Data acquisition: An ECG-gated cine 3D integrated-SSFP (iSSFP) sequence was performed. Compared to balanced SSFP, a dephasing gradient following readout gradient was applied in iSSFP, resulting in 2p dephasing within a single voxel. iSSFP effectively removes banding artifacts while maintaining the unique bSSFP tissue contrast and the high SNR efficiency by averaging the bSSFP signal profile. A series of 3D high-resolution whole brain volumes across cardiac cycle was acquired using the ECG-gated cine 3D iSSFP sequences with the imaging parameters: FOV=220x165mm², voxel size=1x1x2mm³, TR=4.8ms, TE=2.4ms, flip angle=35°, acceleration factor=2, 80 slices with slice thickness of 2mm. 6 to 9 brain volumes were collected over cardiac cycle with a temporal resolution of 105ms, within a total scan time of approximate 6 to 8 min. A total of 6 healthy volunteers were scanned on a Siemens Prisma 3T scanner.

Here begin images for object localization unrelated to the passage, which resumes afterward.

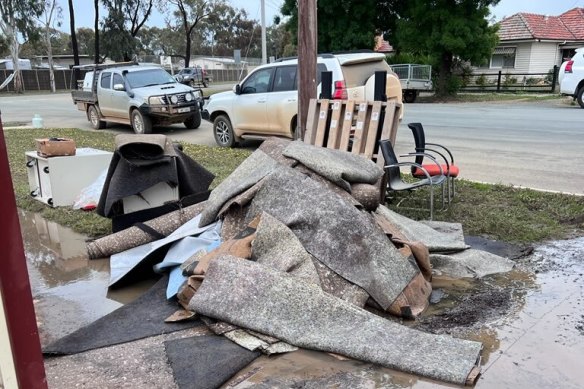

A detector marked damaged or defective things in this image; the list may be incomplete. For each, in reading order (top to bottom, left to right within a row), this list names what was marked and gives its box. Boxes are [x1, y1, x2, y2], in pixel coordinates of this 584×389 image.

damaged furniture [380, 139, 444, 218]
damaged furniture [406, 123, 460, 202]
wet damaged carpet [44, 274, 203, 354]
flood-damaged flooring [16, 211, 584, 386]
wet damaged carpet [164, 332, 260, 386]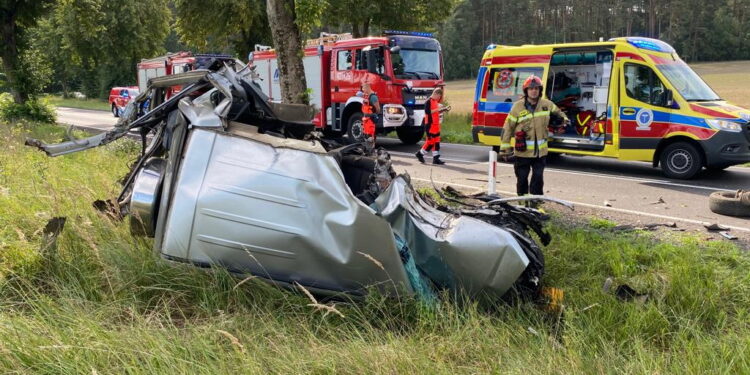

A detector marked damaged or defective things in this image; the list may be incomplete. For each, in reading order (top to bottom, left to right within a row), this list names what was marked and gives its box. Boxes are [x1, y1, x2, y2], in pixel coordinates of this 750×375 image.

crushed car body [27, 57, 560, 302]
shattered car panel [27, 57, 560, 302]
wrecked silver car [27, 58, 560, 302]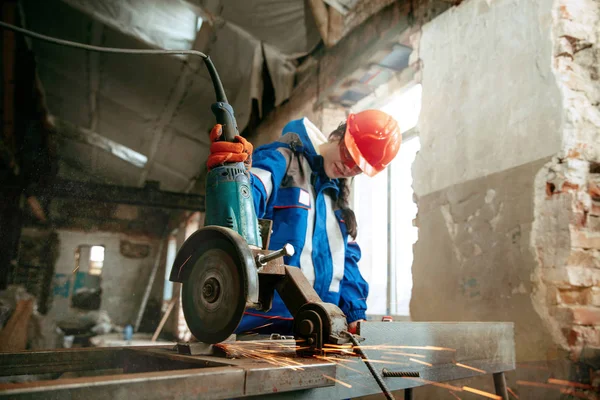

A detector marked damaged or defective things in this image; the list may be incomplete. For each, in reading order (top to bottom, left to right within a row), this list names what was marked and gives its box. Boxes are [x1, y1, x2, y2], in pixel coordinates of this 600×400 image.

peeling plaster wall [49, 230, 162, 326]
peeling plaster wall [412, 0, 568, 366]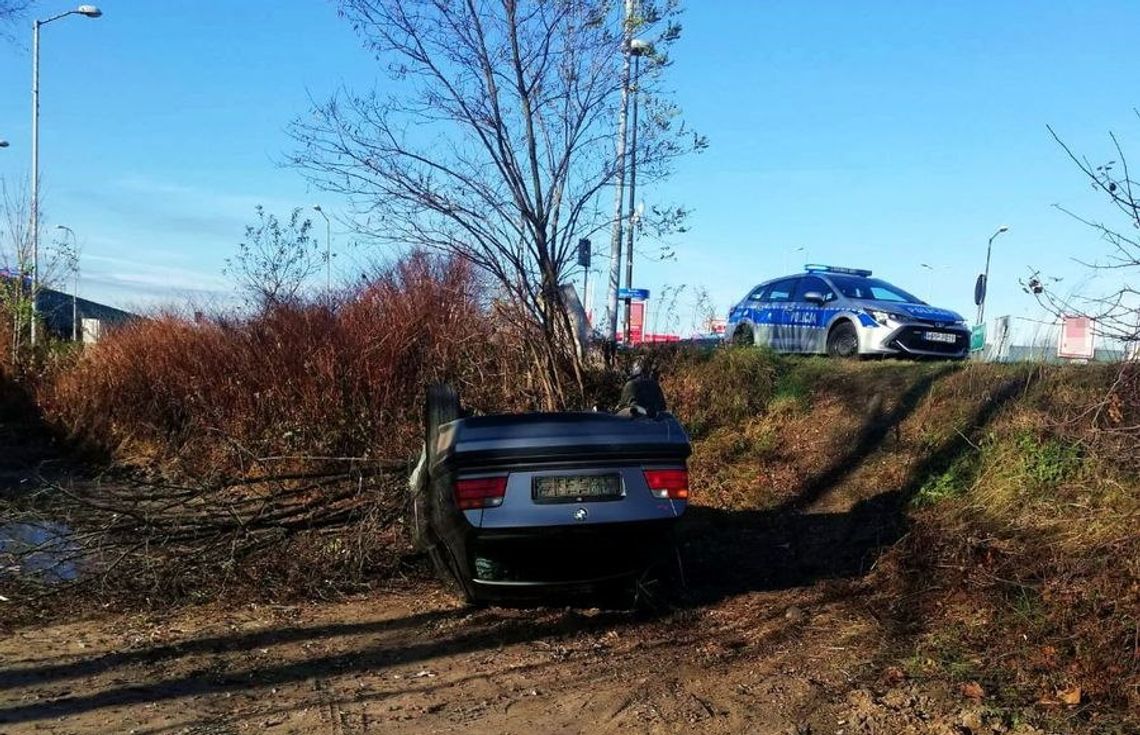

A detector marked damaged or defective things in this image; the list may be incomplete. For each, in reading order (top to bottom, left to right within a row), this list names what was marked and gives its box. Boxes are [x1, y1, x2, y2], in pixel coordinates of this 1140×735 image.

overturned car [412, 380, 693, 606]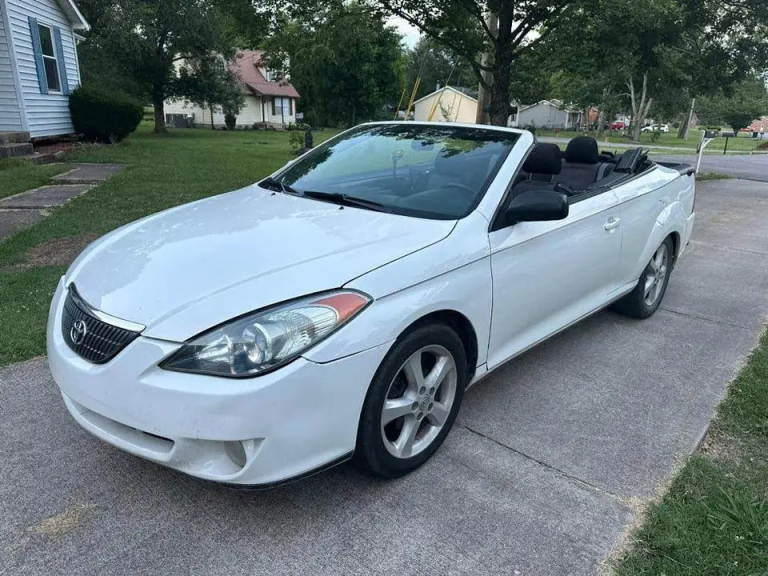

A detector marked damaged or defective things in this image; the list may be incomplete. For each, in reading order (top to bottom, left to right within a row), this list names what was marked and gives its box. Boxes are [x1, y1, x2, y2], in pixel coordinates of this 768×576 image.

crack in concrete [456, 424, 632, 504]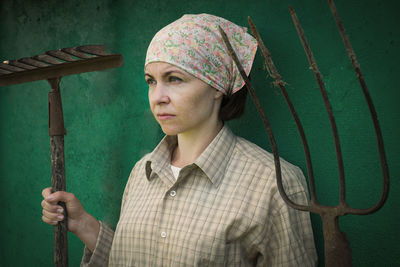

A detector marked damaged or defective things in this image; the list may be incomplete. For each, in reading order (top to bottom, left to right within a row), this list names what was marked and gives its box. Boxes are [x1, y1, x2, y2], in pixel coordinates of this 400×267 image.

rusty pitchfork [217, 1, 390, 266]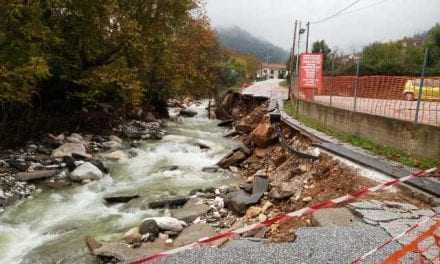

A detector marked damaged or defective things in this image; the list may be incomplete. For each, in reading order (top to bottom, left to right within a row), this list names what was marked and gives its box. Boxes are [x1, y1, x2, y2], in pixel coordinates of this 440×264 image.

damaged retaining wall [294, 100, 438, 160]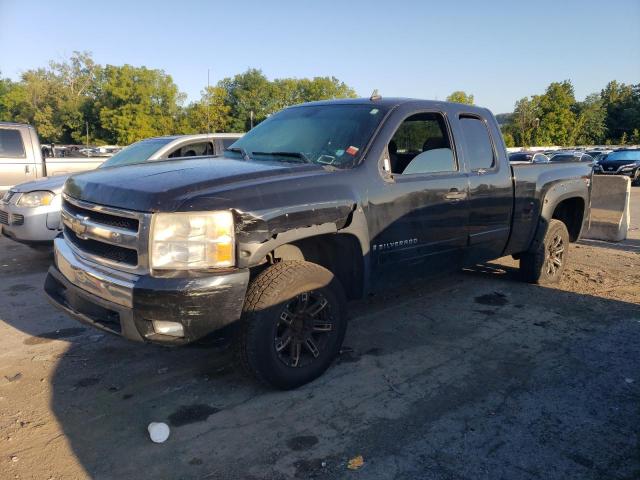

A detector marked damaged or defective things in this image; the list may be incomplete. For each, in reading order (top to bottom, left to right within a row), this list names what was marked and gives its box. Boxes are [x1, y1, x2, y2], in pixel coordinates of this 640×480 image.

damaged chevrolet silverado [46, 98, 592, 390]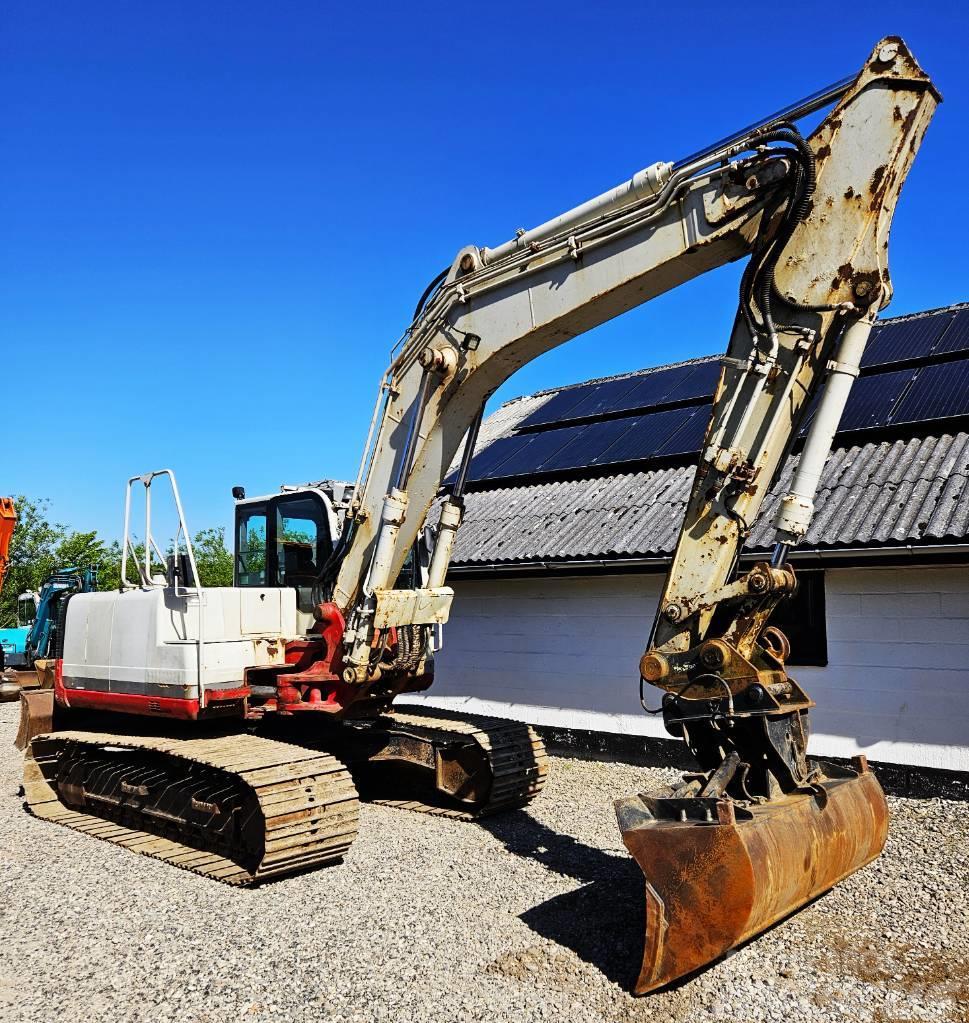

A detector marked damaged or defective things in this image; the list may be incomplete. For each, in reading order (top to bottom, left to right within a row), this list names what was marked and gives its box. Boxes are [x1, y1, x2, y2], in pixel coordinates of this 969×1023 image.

rusty bucket [618, 757, 892, 994]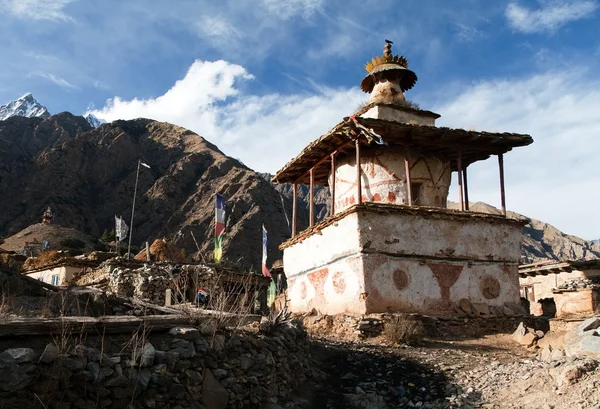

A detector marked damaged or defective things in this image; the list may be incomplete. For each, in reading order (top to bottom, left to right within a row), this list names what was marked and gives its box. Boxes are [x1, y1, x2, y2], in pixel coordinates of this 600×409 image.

rusty metal roof [274, 111, 536, 182]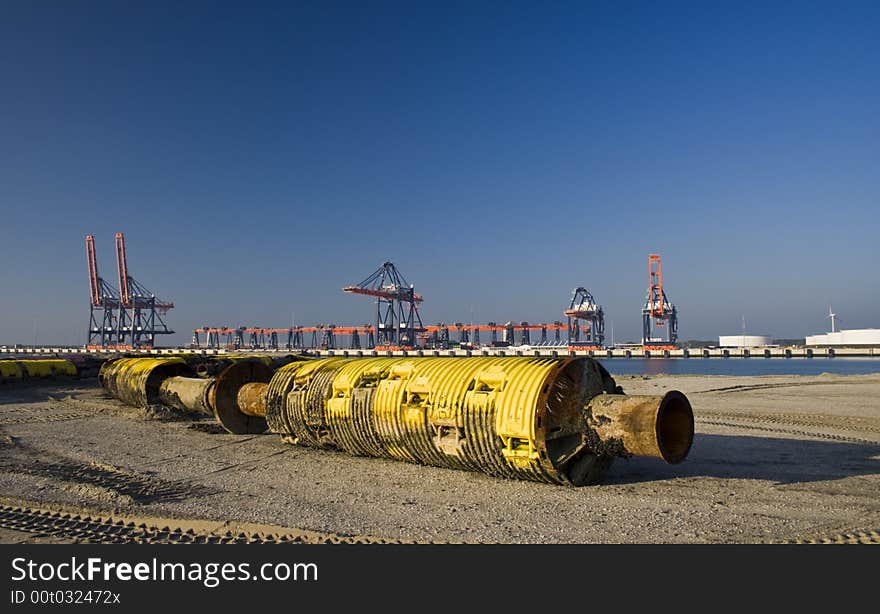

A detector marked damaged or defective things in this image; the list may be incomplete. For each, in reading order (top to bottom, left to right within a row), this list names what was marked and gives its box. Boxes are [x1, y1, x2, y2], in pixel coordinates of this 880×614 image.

rusty pipe [237, 382, 268, 422]
rusty pipe [584, 392, 696, 464]
rusty pipe opening [584, 392, 696, 464]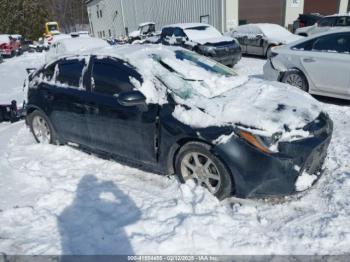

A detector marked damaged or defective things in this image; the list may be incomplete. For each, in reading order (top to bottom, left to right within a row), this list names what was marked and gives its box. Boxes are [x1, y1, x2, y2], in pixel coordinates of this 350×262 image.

parked damaged car [157, 23, 242, 67]
parked damaged car [228, 23, 302, 57]
parked damaged car [264, 29, 350, 101]
parked damaged car [26, 46, 332, 200]
damaged dark blue sedan [26, 45, 332, 201]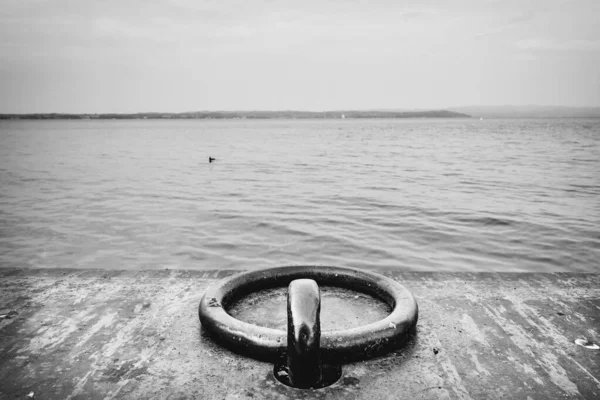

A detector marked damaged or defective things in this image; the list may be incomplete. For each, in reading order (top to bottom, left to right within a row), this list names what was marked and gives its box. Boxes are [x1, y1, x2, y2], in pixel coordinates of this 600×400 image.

rusty iron ring [199, 266, 420, 362]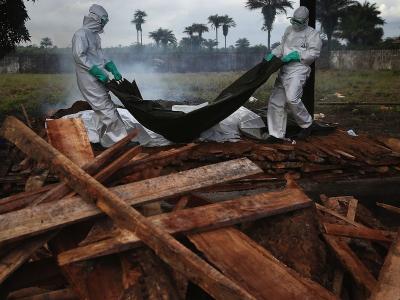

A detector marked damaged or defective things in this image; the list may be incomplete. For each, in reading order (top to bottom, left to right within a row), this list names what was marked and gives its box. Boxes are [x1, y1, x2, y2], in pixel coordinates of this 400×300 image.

splintered wood [0, 115, 400, 300]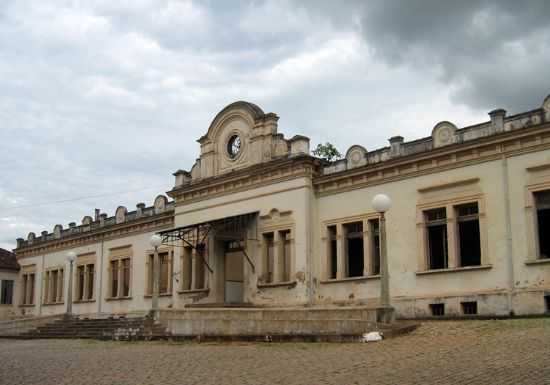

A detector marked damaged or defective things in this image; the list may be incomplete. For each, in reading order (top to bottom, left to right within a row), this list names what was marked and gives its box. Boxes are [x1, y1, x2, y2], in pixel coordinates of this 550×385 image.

broken window [344, 222, 366, 276]
broken window [426, 208, 448, 268]
broken window [458, 202, 484, 266]
broken window [462, 300, 478, 316]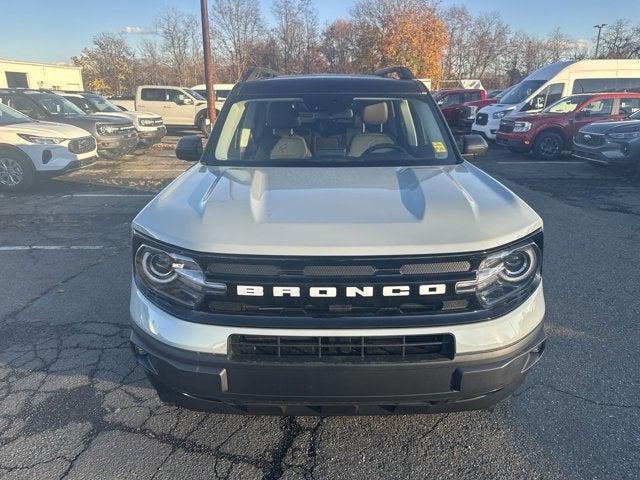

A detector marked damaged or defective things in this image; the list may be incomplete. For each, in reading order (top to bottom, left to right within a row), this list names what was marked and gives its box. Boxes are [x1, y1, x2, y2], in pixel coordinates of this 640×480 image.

cracked pavement [0, 143, 636, 480]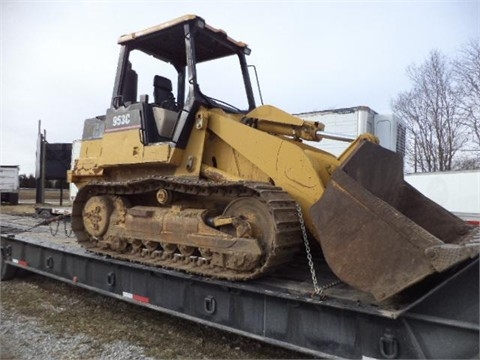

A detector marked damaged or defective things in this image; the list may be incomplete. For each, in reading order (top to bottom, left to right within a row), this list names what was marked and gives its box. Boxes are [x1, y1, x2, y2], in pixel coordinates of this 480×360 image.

rusty bucket interior [310, 141, 478, 300]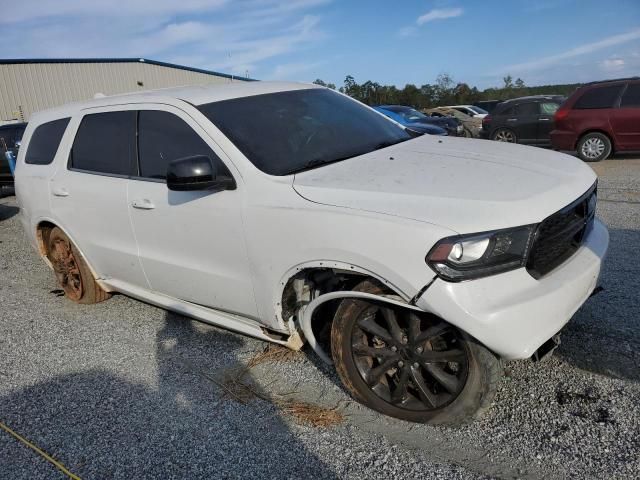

Data processing: (I) Amplified MRI: Eulerian video magnification technique² (EVM) was used to magnify cardiac-induced brain motion from the ECG-gated MRI data treated as ‘video input’, which were spatially decomposed into different spatial frequency components, followed by a temporal bandpass filter to each spatial component to extract the motion at the passband frequencies of interest. A pass band of 0.01–0.03 Hz was selected according to the previous study¹. To optimize the performance of EVM method on our data, EVM was executed with difference choices of the amplification parameter a and spatial frequency cutoff l. Finally, the amplified signal was added to the original signal, and the spatial components were summed to synthesize the output cine data. Subtle motions over the cardiac cycle were amplified, allowing us to visualize tissue deformations and other physiological variations. Normalized variance maps (normalized variance calculated over the cardiac phases) were produced to show amplified motion. (II) Jacobian method: The voxel-wise volumetric deformation in the brain was estimated by warping the series of brain volume across the cardiac cycle onto the last volume using Advanced Normalization Tools (ANTs). The warping parameters were transformed to Jacobian determinant (JD) (JD=1: no deformation; JD>1: expansion; JD<1: contraction). The deformation map was generated by calculating the difference between maximal and minimal Jacobian across the cardiac cycle at each voxel.

Results and Discussion:

In amplified MRI, the proper selection of global amplification parameter α and spatial frequency cut-off wavelength λ is essential to achieve adequate motion amplification with low artifacts. Figure 1 shows the motion-amplified images with different sets of global amplification parameter α and spatial cutoff wavelength λ. With increasing α, the subtle brain motion becomes more apparent at the expense of increasing image noise. On the other hand, lower values of λ produce stronger amplification and higher noise. When λ is too high, motion of finer structures is not properly amplified. λ = 200 mm and α=200 were chosen for all the data processing. The cardiac-induced brain pulsation was assessed using both methods from all the subjects. Figure 2 shows the pulsatile motion at the same slice position using the two methods. Similar motion pattern was observed from the two methods. As one can appreciate, greater deformation occurs in the basal ganglia and brain stem compared the rest brain regions using both methods. Arterial pulsatility was also observed in big arteries, such as internal carotid arteries as shown in Figure 3. Our findings indicate the majority of brain pulsation occurs in basal ganglia and brain stem, which may result from the pulsatile arterial flow around circle of Willis and CSF bulk flow in ventricles.

Conclusion:

Two recently introduced MRI methods for assessing intracranial pulsatility were evaluated in the present study. Both methods revealed that the majority of pulsatile motion occurs in basal ganglia and brain stem. The amplitude MRI and Jacobian methods may enable the characterization of brain biomechanical features in a wide range of brain diseases, such as brain tumor, TBI and Alzheimer’s disease.

Acknowledgements

This work was supported by Tsinghua University Initiative Scientific Research Program.